That's not so easy to do: the exact command is concealed inside the helper
function in another package (xref). I suppose it's possible to rearrange
things such that command creation and its execution are two different
phases, but TBH I wouldn't love the result. Though I agree it might
be handy.
This is the simplest implementation:
#+begin_src emacs-lisp
(defun project-find-word (regexp)
"Word-based version of ‘project-find-regexp’.
Modifies the ‘xref-search-program-alist’ template
to add the option ‘-w’ that matches whole words."
(interactive (list (project--read-regexp)))
(let ((xref-search-program-alist
(mapcar (lambda (p)
(cons (car p) (replace-regexp-in-string "<C>" "-w \\&" (cdr
p))))
xref-search-program-alist)))
(project-find-regexp regexp)))
#+end_src
It has one minor issue:
while it correctly filters out lines without word matches,
when a line with a word match contains also the same string
that is not a complete word, then both are highlighted as matches.

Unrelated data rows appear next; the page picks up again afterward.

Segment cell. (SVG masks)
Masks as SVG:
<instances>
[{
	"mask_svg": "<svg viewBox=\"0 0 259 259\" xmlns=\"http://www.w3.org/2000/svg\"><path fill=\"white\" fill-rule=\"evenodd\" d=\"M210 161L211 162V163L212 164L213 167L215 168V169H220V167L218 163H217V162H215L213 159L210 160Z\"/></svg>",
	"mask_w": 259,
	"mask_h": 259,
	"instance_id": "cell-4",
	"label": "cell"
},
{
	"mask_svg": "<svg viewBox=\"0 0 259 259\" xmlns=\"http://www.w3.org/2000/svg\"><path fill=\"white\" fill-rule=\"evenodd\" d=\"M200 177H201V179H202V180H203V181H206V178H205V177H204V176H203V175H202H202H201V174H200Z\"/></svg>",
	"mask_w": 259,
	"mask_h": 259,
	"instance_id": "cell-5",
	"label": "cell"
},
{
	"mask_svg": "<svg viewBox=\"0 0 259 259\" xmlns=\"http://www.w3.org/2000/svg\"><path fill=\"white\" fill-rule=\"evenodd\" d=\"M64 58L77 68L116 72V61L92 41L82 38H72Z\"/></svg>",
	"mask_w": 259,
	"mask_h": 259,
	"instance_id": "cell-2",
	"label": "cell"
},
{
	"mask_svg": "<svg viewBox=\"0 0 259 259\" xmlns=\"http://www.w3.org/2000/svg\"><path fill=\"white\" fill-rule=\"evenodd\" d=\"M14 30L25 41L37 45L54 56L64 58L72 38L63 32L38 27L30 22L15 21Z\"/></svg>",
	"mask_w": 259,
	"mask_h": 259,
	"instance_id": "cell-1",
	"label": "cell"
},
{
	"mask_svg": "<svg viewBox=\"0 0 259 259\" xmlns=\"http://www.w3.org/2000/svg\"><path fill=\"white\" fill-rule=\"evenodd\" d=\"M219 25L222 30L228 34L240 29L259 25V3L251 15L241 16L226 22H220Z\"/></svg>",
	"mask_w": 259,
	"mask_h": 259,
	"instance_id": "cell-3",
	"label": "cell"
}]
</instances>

There is no such problem in grep where matches are highlighted
by the grep program itself.
BTW, the above implementation was based on a similar command for rgrep:
To sum up, if we managed to create some visual interface for specifying the
options that project-find-regexp has control over, maybe it would both
result in a less complex interaction between packages, as well as in a more
powerful UI which more people will be happy with.
Sounds like a widget-based form-filling with fields. Actually, such fields
already exist in xref-search-program-alist template with placeholders
<D>, <X>, <F>, <C>, <R> that are expanded by grep-expand-template.